The Slatest

Boston Olympic Bid in Big Trouble as Mayor Says City Won’t Promise to Pay Cost Overruns

Not so sure: Boston Mayor Marty Walsh at an Olympics-related press conference in January.

Maddie Meyer/Getty/USOC

Update, 3 p.m.: The AP reports that Boston is dropping out of Olympic bidding. The U.S. Olympic Committee may nominate Los Angeles in Boston’s place; official bids are due Sept. 15.

Original post, 12:45 p.m.: Boston has been selected as the United States’ nominee in the competition to host the 2024 Summer Olympics, but its bid is nagged by residents’ objections that the event would be a huge pain and a waste of money. The latter issue is such a concern that city Mayor Marty Walsh, who has long pushed the bid forward despite broad opposition, said Monday that he will not sign any International Olympic Committee host contract that would require a government promise to cover any cost overruns. From Boston.com:

“I cannot commit to putting the taxpayers at risk,” Walsh said.

Olympic organizing group Boston 2024 has said it would put a multi-faceted insurance policy in place, protecting the city from the threat of cost overruns.

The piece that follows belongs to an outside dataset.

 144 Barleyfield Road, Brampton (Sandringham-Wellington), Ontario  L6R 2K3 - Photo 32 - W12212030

The group published some details about the plan last week, but Walsh said Monday the city has been “unable to conclude” its analysis of the bid’s risks.

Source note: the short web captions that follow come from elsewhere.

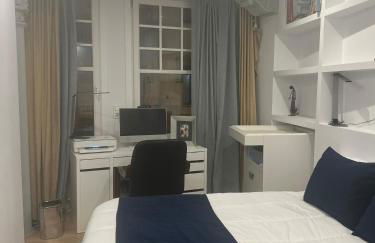 Palacete Frente al Casco Viejo de Bilbao - Foto 25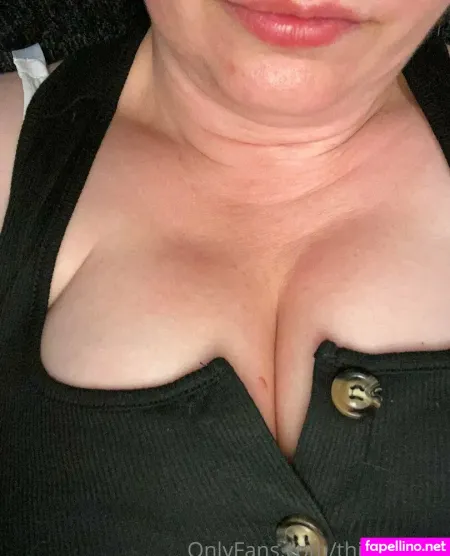 Thicccrystal OnlyFans Thumbnail #hOT3lYtsV1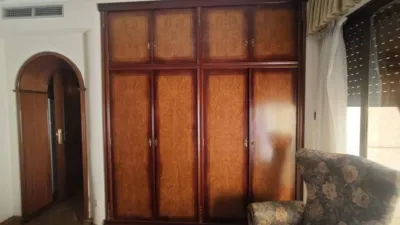 Apartment in Elda photo 14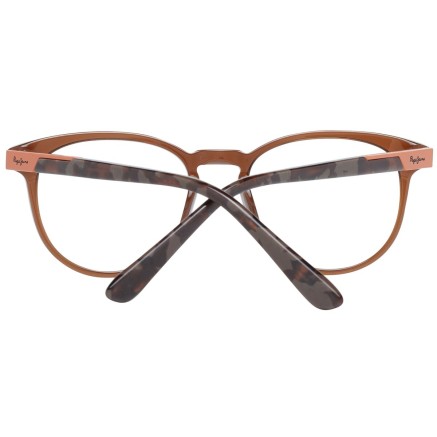 Men' Spectacle frame Pepe Jeans PJ3333 49C2 2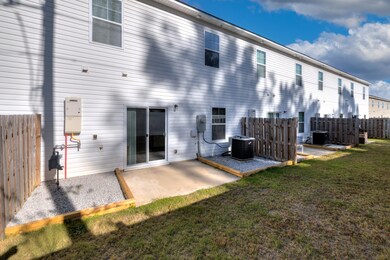 1866 Gabriel Ln, Sumter, SC 29150 - photo 3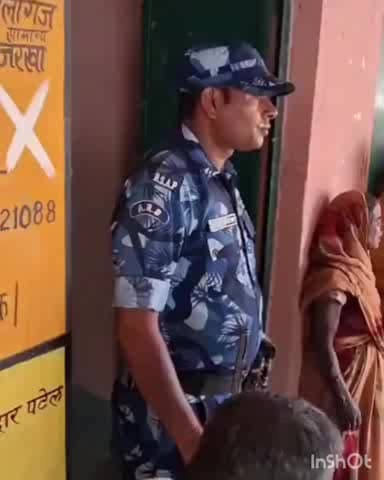 पालीगंज: पालीगंज क्षेत्र में पैक्स चुनाव शांतिपूर्ण ढंग से संपन्न, चिकसी पंचायत का चुनाव हुआ रद्द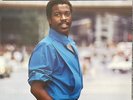 Kashif – Kashif - Arista Records - Europe 1983 - NEAR MINT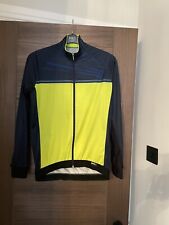 Santini windproof men for sale  WASHINGTON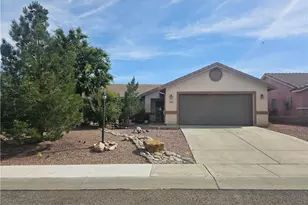 2932 E Casa Bonita, Kingman, AZ 86409 - Photo 1
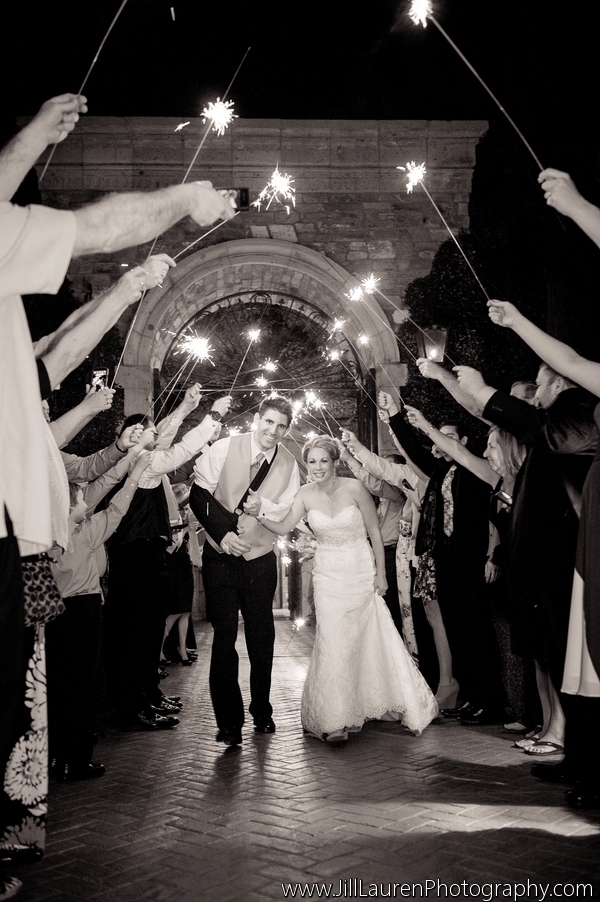 Garrett_Wielgot_Jill_Lauren_Photography_663TristinandLukeWedding_low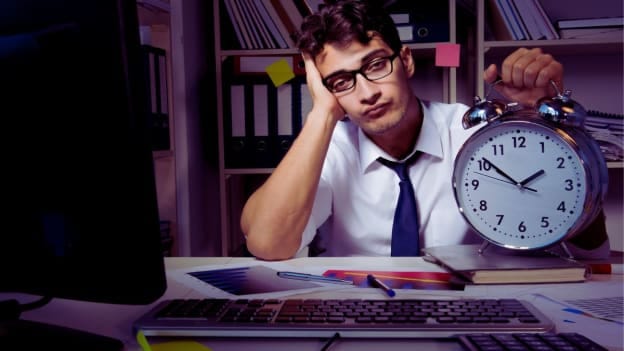 Right to Disconnect fallouts: How HR should handle compensation for extra hours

(The Boston 2024 group is a private organization that says it can cover the cost of building venues and operating the Games if public money can be used for infrastructure improvements—and if the government gives out some big tax breaks.)

Boston is not actually yet under any pressure to make a formal agreement with the IOC, but if the U.S. Olympic Committee decides that not guaranteeing overruns would ultimately doom the city’s bid, it could be replaced as America’s nominee by Los Angeles.